### Required tasks
a) In the film review, what character does Liam Neeson play?
b) Write out the part of the film review that opens with the words containing "These days when" and closes with "Carnahan’s The Grey.".

### Text extract
'''

These days when a film with Liam Neeson comes down the pipeline you can generally have a good idea what it’ll be about in our post-Taken era. Revenge, chases, gunfights, he’s usually in his old dude action pic groove but there’s the odd one that strays from the flock. Scott Frank’s A Walk Among The Tombstones, although encasing a few quick, breathless action scenes in its narrative, is far from the kind of film we’re used to seeing from Neeson and as a result is one of my favourites he’s done since Joe Carnahan’s The Grey.
Chilly, brutal, bloody, realistically violent and unrelentingly dark are the energies this thing traffics in. Neeson plays Matt Scudder, a shambling ex cop turned private eye with some demons in his past that don’t quite hold a candle to the outright malevolence he must face this time round. He’s contacted by a shady mid level drug baron (Dan Stevens) whose wife has gone missing, and who chooses him over the cops because of their collective unique business ventures. This leads our antihero down an increasingly dangerous and suffocatingly scary on the hunt for two serial killers (David Harbour and Adam David Thompson) who are the distilled definition of pure evil.

'''

### Stored data

'''

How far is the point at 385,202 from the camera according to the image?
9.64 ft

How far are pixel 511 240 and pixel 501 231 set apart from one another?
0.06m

'''

### Results
a) Matt Scudder, a shambling ex-cop turned private eye.

b)
These days when a film with Liam Neeson comes down the pipeline you can generally have a good idea what it’ll be about in our post-Taken era. Revenge, chases, gunfights, he’s usually in his old dude action pic groove but there’s the odd one that strays from the flock. Scott Frank’s A Walk Among The Tombstones, although encasing a few quick, breathless action scenes in its narrative, is far from the kind of film we’re used to seeing from Neeson and as a result is one of my favourites he’s done since Joe Carnahan’s The Grey.